Sec. 9. [TASK FORCE ON SMALL BUSINESS HEALTH INSURANCE.]
(a) The task force on small business health insurance shall
study Minnesota's health coverage market available to small
businesses and make recommendations for solutions that could
make group health coverage more accessible and affordable for
small businesses. The task force shall recommend any
legislative changes needed to permit those solutions.
(b) The task force shall report its recommendations in
writing to the legislature, in compliance with Minnesota
Statutes, section 3.195, no later than December 15, 2001.
(c) The commissioners of commerce and health shall provide
any necessary assistance to the task force.

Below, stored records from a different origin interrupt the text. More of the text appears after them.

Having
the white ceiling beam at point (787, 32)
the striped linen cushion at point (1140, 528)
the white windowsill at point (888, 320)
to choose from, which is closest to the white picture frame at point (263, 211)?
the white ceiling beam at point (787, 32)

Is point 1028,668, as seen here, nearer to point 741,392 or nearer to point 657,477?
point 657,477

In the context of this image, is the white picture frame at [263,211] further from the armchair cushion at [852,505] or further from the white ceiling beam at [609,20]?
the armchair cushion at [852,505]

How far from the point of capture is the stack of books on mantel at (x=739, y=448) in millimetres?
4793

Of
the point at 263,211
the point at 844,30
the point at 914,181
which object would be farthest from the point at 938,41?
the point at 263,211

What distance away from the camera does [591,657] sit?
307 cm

(d) The task force consists of the following members:
(1) three members of the senate, including at least one
member of the minority, appointed by the subcommittee on
committees of the senate committee on rules and administration;
(2) three members of the house, including at least one
member of the minority, appointed by the speaker of the house;
(3) four persons representing small business owners, three
appointed by the Minnesota chamber of commerce and one appointed
by the national federation of independent business;
(4) two persons appointed by the Minnesota council of
health plans;
(5) one person appointed by the insurance federation of
Minnesota;
(6) one insurance agent, appointed by the Minnesota
association of health underwriters;
(7) the commissioner of commerce or the commissioner's
designee; and
(8) four consumers appointed by the commissioner, two of
whom must reside outside the metropolitan area as defined in
Minnesota Statutes, section 473.121, subdivision 2.
(e) The task force shall not provide compensation or
expense reimbursement to its members.
(f) The task force expires on June 30, 2002.
Sec. 10. [MORATORIUM.]
Subdivision 1. [MORATORIUM ON NEW MANAGED CARE AUTOMOBILE
INSURANCE PLANS.] No automobile insurance company licensed under
Minnesota Statutes, chapter 60A, and authorized to provide
automobile no-fault coverage or any health plan company as
defined under Minnesota Statutes, section 62Q.01, subdivision 4,
may enter into any contracts that provide, or that have the
effect of providing, managed care services to no-fault claimants
between January 1, 2001, and June 30, 2002. For the purposes of
this section, "managed care services" is defined as any program
of medical services that uses health care providers managed,
owned, employed by, or under contract with a health plan
company. This subdivision may not be construed to impact the
legality of the use of managed care services for no-fault
benefits.
Subd. 2. [EXISTING MANAGED CARE CONTRACTS.] Any health
plan company or automobile insurer that is party to a contract
subject to the moratorium set forth in subdivision 1, in
existence prior to the moratorium created on January 1, 2001,
must comply with the following provisions during the moratorium
created under this act:
(1) no such contract shall be extended to any additional
insurers; and
(2) if a provider has declined to participate in a category
of coverage, the network organization must permit the provider
the opportunity to participate in that category of coverage on a
biennial basis.
Subd. 3. [SUNSET.] This section is repealed effective June
30, 2002.
Sec. 11. [REPEALER.]
Minnesota Statutes 2000, section 62Q.07, is repealed.
Sec. 12. [EFFECTIVE DATE.]
Sections 1, 2, 3, 8, 9, 10, and 11 are effective the day
following final enactment.
Presented to the governor May 21, 2001
Signed by the governor May 24, 2001, 1:56 p.m.